→ Problem requirements
In two sentences, summarize the passage about Bryan McLaughlin that appears below.
[Study text Boundary: Start]
IEEE Student Member Bryan McLaughlin has done more in five years of college than most people do in an entire career.

McLaughlin, a senior electrical engineering student in a five-year program at Oklahoma State University (OSU) in Stillwater, USA, was named to the All-USA College Academic Team in 2003 . He was chosen by USA Today, a selection of 20 top students from across the country. Other honors he's recently received are the British Marshall scholarship to study at King's College at the University of Cambridge in England later this year and a graduate student fellowship from the National Science Foundation.
[Study text Boundary: End]
[Excerpted data Boundary: Start]
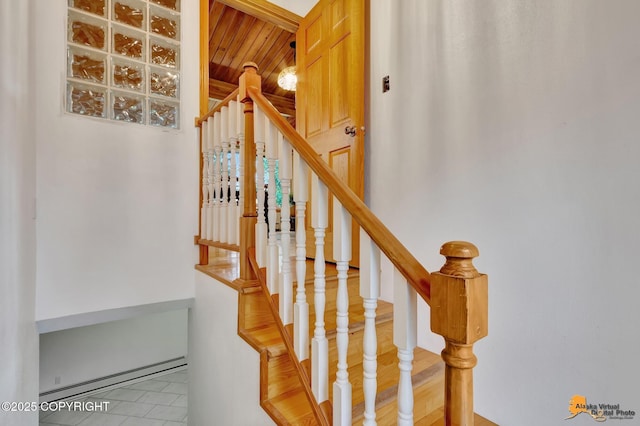 1701 Scenic Way, Anchorage, AK 99501 - photo 43
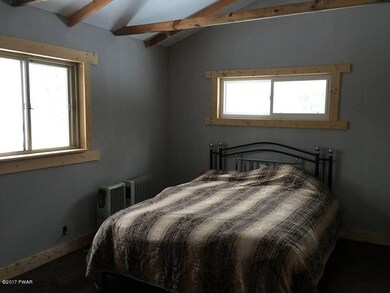 123 Kemadobi Cir W, Dingmans Ferry, PA 18328 - photo 6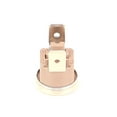 thumbnail image 2 of Newco 111593- Genuine OEM Replacement Part, 2 of 4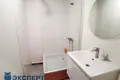 Gewerbefläche 2 zimmer 93 m² in Minsk, Belarus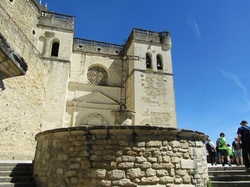  <a style='color: #fff;' href='/uploaded/photo/dr-chamaret-y-grignan-6839ba58eff05.jpg'>(Télécharger)</a>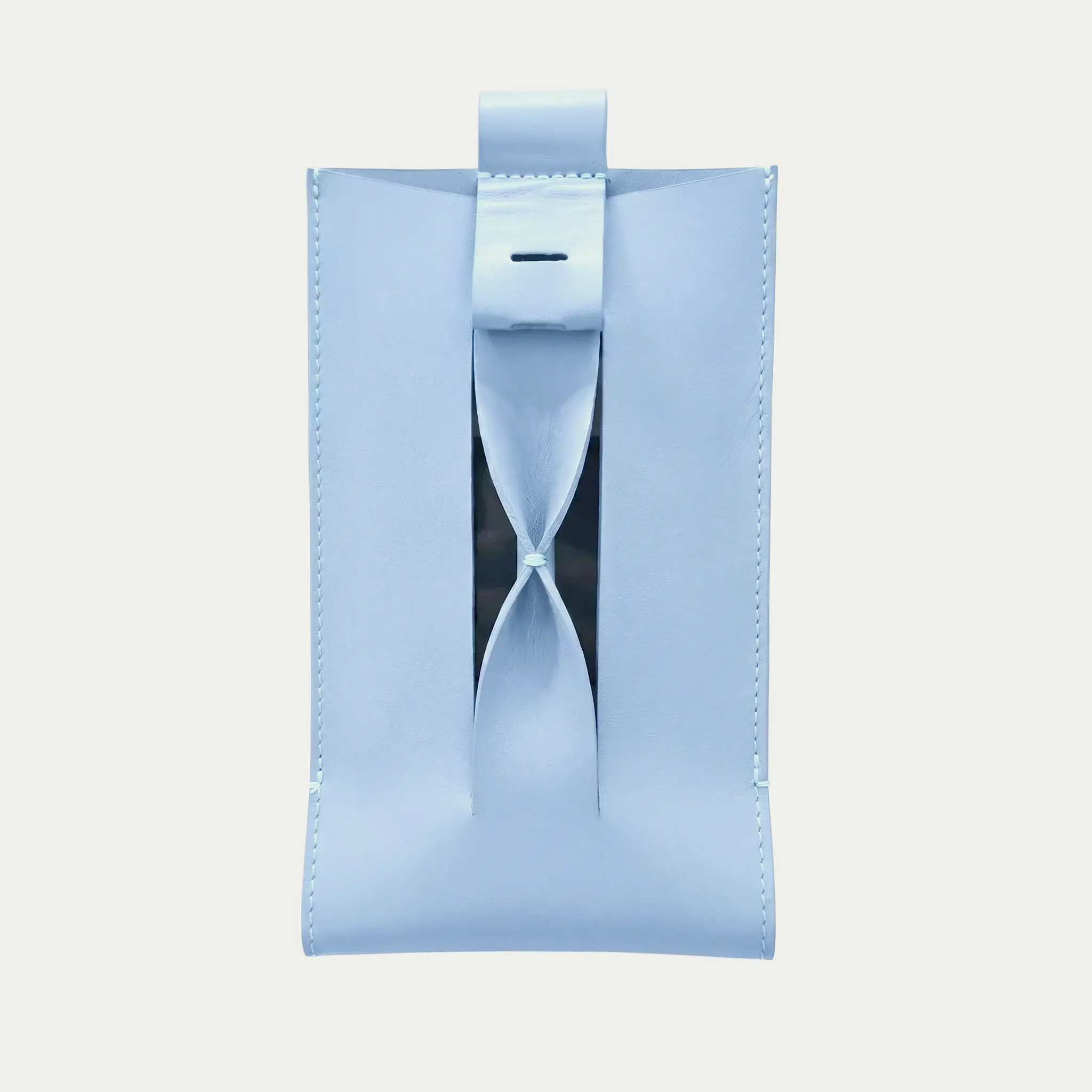 Torebki Crossbody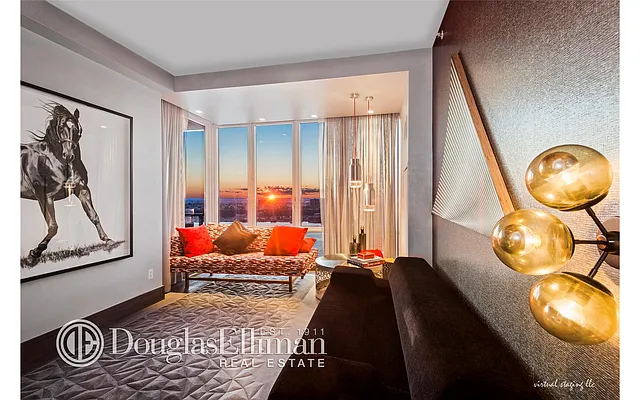 Sold by Douglas Elliman | media 88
[Excerpted data Boundary: End]
→ Task response
Bryan McLaughlin, an IEEE Student Member and senior electrical engineering student in a five-year program at Oklahoma State University in Stillwater, was named to the All-USA College Academic Team in 2003. He has also recently received a British Marshall scholarship to study at King's College at the University of Cambridge in England later this year, as well as a graduate student fellowship from the National Science Foundation.